Time-skip to when you are an adult. It is time for your adult ceremony, where you are able to choose your look. You go through some questions all ceremonial like, then you get a looted Pip-Boy 2000+/3000 (I would like to choose myself. The game should warn you that you cannot remove them. Both will be wrist worn.)

You are then sent out into the wasteland to prove worthy of adulthood.

you eventually find out that the poorly-supported Midwestern BoS has been kidnapping tribe members to make their own ranks strengthen, and have also been harassing people for technology.
 
Albatross_Ross said:
Oddly I was thinking about this today, I thought of .. vault 21, people live in it but its not sealed, people in the comuity are permitted to leave at age.. 21. You are just 19 when the vault is attacked. You are in a garage (thus bringing trasport into the game). You are in a pit working on a buggy and one of the unknown intruders knocks a switch or buton dropping the car on you. You wake up and crawl out of the pit, near by is your friend (who is older than 21) he gives you his Pip-Boy and tells you to go to the "outside prep unit" (this is the where you will do S.P.E.C.I.A.L. and the like) you then go out into the world with the main game objective being to find out who attacked the vault and why.
And when does the Gambling thing enter in place? Did Mr House melt all the cars to make the junk wall?
http://fallout.wikia.com/wiki/Vault_21
 
aboniks said:
After that there should be a game that doesn't have the BoS in it at all

Or the game were you are the one to found it.

Like "Fallout 4: The Rise of the Brotherhood" or something. Early factions, fighting on the ruins of a still nuclear-warm world. Early cities, raised by organizing raiders, rampant slavery and violence, and so on. And now someone decides to start gathering and protecting knowledge just to save it in a coming Dark Age, as he or she sees it.

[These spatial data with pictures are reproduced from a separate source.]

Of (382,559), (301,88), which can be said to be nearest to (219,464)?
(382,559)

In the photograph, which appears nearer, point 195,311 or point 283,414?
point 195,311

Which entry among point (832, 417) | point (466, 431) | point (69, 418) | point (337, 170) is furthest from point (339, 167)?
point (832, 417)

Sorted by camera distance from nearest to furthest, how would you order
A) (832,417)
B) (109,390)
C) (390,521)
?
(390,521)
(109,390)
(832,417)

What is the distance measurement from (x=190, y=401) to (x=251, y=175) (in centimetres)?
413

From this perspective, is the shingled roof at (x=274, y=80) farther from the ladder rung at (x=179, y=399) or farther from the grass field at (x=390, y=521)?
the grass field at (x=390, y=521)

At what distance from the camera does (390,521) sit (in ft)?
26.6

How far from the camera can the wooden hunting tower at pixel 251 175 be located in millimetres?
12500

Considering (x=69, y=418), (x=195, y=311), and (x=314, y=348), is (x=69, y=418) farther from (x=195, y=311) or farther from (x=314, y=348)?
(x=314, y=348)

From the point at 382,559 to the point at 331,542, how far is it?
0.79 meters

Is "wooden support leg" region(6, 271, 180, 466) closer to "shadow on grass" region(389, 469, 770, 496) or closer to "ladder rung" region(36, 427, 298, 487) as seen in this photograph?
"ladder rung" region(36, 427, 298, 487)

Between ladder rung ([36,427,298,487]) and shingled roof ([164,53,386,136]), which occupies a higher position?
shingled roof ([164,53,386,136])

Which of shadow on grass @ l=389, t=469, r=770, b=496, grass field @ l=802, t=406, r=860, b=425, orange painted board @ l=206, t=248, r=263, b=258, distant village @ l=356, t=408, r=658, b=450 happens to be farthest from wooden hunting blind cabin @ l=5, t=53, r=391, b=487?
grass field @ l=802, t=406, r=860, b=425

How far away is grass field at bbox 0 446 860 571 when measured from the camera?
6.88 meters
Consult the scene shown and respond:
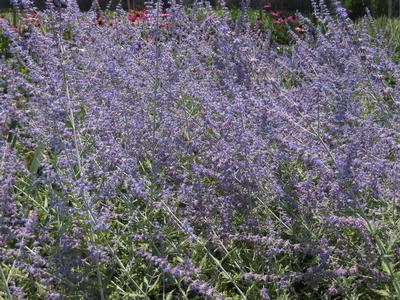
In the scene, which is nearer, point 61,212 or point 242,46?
point 61,212

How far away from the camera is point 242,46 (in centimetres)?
381

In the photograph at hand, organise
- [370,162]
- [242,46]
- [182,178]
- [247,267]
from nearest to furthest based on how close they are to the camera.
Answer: [370,162] → [247,267] → [182,178] → [242,46]

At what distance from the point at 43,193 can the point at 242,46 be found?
4.91 feet

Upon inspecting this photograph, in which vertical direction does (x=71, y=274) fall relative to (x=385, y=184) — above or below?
below

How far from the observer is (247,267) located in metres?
3.06

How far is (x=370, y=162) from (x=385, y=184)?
0.72 ft

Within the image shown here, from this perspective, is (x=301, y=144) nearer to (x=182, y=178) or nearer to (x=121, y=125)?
(x=182, y=178)

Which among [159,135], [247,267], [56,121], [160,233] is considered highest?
[56,121]

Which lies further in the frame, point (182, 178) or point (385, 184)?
point (182, 178)

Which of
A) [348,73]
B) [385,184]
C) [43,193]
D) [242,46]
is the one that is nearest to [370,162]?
[385,184]

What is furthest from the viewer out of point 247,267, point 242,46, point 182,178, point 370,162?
point 242,46

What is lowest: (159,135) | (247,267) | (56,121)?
(247,267)

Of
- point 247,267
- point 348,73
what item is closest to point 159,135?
point 247,267

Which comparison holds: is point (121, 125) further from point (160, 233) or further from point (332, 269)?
point (332, 269)
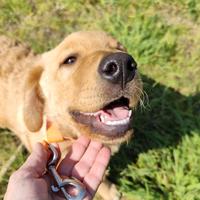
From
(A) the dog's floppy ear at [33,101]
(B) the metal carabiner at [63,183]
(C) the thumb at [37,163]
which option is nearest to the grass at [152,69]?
(A) the dog's floppy ear at [33,101]

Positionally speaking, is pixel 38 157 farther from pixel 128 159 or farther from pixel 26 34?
pixel 26 34

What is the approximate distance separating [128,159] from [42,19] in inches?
83.1

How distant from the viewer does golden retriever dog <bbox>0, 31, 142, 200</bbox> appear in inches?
131

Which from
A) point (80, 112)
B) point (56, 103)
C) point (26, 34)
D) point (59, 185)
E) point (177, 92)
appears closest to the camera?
point (59, 185)

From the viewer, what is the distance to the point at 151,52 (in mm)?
5375

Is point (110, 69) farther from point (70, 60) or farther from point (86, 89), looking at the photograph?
point (70, 60)

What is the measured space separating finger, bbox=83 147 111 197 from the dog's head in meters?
0.12

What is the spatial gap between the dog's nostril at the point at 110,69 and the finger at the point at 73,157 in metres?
0.61

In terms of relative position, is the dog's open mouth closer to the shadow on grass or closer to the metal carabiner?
the metal carabiner

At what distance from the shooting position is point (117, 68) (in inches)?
128

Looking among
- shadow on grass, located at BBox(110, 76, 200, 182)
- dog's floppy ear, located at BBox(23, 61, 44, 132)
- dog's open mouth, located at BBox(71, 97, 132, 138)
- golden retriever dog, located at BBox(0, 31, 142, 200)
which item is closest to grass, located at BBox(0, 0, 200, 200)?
shadow on grass, located at BBox(110, 76, 200, 182)

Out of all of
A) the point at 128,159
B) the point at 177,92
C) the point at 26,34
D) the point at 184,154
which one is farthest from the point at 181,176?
the point at 26,34

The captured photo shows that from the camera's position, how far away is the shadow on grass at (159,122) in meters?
4.75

This 200+ after-the-war world is becoming too much overused already, IMO.
 
Start the game as some random wasteland asshole in the commonwealth. The village you are in gets trashed by a group of guys with guns and a foul demeanor. You escape and seek assistance from a nearby town or head off in some random direction because you saw a shiny new toilet to drink from. In the end you find out that you are an android and the mercenaries were hired by the commonwealth to find you by any means necessary. The town you started in was the central hub of the underground railroad and they had just wiped the memory of your previous life.